Terecht stellen Broekmans en Lekkerkerker namens het College ter beoordeling van geneesmiddelen dat de profylactische werking van valproïnezuur niet is bewezen. In het enige, overigens nog niet gepubliceerde, grootschalige placebogecontroleerde onderzoek naar de effectiviteit van valproïnezuur in de onderhoudsbehandeling kon geen verschil ten opzichte van placebo worden aangetoond. Dit gold overigens ook voor lithiumcarbonaat, wat betekent dat het onderzoek feitelijk is mislukt. Daarvoor zijn diverse verklaringen mogelijk, maar de belangrijkste verklaring lijkt te zijn dat de deelnemende patiënten niet dermate ernstig ziek waren (zij hadden relatief weinig en ook niet al te ernstige voorafgaande episoden), dat het mogelijk was om een verschil ten opzichte van placebo te detecteren. Met patiënten met een ernstiger manisch-depressieve stoornis was dit wellicht wel mogelijk geweest, maar inclusie van dergelijke patiënten in een placebogecontroleerd onderzoek roept grote, zo niet onoverkomelijke praktische bezwaren op. Het lijkt ook ethisch niet verantwoord om patiënten met een manisch-depressieve stoornis met veel en ernstige episoden in hun voorgeschiedenis gedurende 1 of 2 jaar een mogelijke onderhoudsbehandeling met alleen placebo aan te bieden.

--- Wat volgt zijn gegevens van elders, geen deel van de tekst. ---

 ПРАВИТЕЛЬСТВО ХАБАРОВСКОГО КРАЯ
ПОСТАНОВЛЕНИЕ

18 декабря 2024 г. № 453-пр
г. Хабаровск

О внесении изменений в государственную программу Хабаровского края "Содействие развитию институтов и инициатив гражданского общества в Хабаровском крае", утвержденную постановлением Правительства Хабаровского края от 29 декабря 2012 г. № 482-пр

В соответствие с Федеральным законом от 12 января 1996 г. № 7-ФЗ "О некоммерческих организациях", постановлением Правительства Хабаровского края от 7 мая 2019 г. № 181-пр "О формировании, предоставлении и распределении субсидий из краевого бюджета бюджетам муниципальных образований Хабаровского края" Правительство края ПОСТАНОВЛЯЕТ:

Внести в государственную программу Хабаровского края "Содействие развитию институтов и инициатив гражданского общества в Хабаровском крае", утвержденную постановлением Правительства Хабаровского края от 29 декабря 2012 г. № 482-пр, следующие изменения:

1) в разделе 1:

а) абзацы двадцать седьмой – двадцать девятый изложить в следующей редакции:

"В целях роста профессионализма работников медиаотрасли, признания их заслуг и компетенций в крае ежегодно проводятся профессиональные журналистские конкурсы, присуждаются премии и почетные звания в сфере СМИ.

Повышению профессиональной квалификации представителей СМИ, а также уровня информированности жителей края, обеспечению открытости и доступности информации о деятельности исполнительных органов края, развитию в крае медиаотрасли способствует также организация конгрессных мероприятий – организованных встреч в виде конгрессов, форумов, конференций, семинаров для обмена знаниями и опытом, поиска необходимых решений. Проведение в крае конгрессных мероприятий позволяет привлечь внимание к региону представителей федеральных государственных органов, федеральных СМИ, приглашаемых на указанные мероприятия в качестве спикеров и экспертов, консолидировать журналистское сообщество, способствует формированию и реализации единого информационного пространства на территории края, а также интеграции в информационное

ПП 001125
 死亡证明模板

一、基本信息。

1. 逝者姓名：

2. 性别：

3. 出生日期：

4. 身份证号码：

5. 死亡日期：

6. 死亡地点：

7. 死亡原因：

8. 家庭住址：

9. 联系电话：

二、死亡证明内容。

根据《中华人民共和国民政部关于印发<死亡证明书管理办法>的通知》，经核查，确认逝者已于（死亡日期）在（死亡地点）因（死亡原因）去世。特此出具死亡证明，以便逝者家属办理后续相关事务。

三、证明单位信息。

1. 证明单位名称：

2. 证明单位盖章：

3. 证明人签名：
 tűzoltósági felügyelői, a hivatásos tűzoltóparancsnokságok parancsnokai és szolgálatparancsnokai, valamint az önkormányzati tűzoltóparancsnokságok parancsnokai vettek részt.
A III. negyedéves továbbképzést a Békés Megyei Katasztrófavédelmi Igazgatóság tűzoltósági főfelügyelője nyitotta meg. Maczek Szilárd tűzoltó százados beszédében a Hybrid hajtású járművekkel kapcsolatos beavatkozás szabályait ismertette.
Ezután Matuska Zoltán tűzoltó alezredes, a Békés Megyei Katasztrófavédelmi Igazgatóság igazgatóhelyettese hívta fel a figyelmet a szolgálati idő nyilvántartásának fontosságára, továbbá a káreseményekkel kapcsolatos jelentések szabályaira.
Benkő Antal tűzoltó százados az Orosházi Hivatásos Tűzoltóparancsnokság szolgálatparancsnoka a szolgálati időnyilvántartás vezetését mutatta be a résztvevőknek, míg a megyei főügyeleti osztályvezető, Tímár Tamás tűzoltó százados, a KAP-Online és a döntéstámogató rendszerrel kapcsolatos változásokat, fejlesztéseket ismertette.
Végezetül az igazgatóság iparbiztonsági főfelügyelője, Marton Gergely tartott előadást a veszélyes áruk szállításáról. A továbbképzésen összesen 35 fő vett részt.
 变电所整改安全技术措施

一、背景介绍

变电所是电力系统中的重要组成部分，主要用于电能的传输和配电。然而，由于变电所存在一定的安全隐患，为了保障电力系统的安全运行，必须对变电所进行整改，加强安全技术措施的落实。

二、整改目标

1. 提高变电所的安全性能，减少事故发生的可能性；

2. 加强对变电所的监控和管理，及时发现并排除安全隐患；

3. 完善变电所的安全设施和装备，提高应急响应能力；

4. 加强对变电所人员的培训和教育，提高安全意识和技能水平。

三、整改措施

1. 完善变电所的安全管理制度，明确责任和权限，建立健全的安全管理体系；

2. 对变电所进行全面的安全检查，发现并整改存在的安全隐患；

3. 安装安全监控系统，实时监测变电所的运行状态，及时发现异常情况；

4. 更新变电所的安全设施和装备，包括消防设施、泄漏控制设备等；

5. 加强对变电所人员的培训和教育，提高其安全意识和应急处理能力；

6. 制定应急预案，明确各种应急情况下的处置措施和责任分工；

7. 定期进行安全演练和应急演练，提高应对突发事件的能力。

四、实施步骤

Over de klinische relevantie van de 2 onderzoeken waarin valproïnezuur is vergeleken met placebo bij de behandeling van acute manie (er is ook nog een klein onderzoek versus alleen placebo),1 verschilt het oordeel van het Nederlandse college kennelijk van dat van de Amerikaanse Food en Drug Association, die valproïnezuur wel heeft toegelaten tot de markt. Inmiddels wordt valproïnezuur in de VS meer voorgeschreven bij patiënten met een manisch-depressieve stoornis dan lithiumcarbonaat en het in de VS niet voor deze indicatie geregistreerde carbamazepine. Tenslotte zij opgemerkt dat valproïnezuur in enkele andere Europese landen wel is geregistreerd voor de indicatie ‘manisch-depressieve stoornis’.

W.A. Nolen
Literatuur
  1. Pope jr HG, McElroy SL, Keck jr PE, Hudson JI. Valproate in the treatment of acute mania. A placebo-controlled study. Arch Gen Psychiatry 1991;48:62-8.